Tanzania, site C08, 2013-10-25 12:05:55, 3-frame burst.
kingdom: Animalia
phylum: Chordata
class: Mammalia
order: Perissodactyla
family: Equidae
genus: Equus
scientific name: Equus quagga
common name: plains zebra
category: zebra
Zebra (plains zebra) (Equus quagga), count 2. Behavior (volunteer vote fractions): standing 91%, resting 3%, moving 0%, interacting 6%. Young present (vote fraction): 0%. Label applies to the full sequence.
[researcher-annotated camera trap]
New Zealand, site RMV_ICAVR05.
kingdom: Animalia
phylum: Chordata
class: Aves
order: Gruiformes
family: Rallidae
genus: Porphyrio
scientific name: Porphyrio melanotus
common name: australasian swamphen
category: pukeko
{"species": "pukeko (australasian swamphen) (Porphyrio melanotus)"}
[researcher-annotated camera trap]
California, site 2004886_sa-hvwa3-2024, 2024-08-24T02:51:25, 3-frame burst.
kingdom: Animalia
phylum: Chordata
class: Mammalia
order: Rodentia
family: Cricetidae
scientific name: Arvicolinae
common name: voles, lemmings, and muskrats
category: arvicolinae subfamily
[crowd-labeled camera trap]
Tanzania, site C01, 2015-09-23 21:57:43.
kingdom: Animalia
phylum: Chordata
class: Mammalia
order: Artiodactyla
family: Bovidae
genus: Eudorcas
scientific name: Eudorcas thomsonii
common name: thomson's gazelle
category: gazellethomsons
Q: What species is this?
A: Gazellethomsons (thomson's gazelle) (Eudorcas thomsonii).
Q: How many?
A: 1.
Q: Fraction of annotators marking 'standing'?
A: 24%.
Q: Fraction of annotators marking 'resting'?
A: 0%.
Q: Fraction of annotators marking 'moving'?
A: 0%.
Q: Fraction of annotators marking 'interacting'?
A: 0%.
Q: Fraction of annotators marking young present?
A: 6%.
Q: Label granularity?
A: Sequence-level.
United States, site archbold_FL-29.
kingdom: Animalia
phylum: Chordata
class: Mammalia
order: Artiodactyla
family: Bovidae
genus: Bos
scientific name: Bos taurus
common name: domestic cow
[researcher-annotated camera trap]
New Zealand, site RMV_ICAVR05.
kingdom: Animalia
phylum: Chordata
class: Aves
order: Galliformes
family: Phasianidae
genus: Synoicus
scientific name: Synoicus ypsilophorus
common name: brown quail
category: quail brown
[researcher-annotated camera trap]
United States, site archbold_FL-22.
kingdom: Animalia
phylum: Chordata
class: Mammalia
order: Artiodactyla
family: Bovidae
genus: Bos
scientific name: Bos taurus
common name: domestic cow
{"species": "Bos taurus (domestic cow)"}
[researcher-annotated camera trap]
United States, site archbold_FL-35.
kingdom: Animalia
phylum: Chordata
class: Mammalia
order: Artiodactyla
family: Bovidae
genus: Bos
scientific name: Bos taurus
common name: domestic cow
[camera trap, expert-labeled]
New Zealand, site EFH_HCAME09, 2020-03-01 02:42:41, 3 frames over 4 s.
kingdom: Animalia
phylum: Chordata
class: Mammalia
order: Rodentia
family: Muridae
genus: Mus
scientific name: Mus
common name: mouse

----

Work to complete: Show every line in the entries where the string "Tanzania" occurs.

Solution to this problem:
Tanzania, site C08, 2013-10-25 12:05:55, 3-frame burst.
Tanzania, site C01, 2015-09-23 21:57:43.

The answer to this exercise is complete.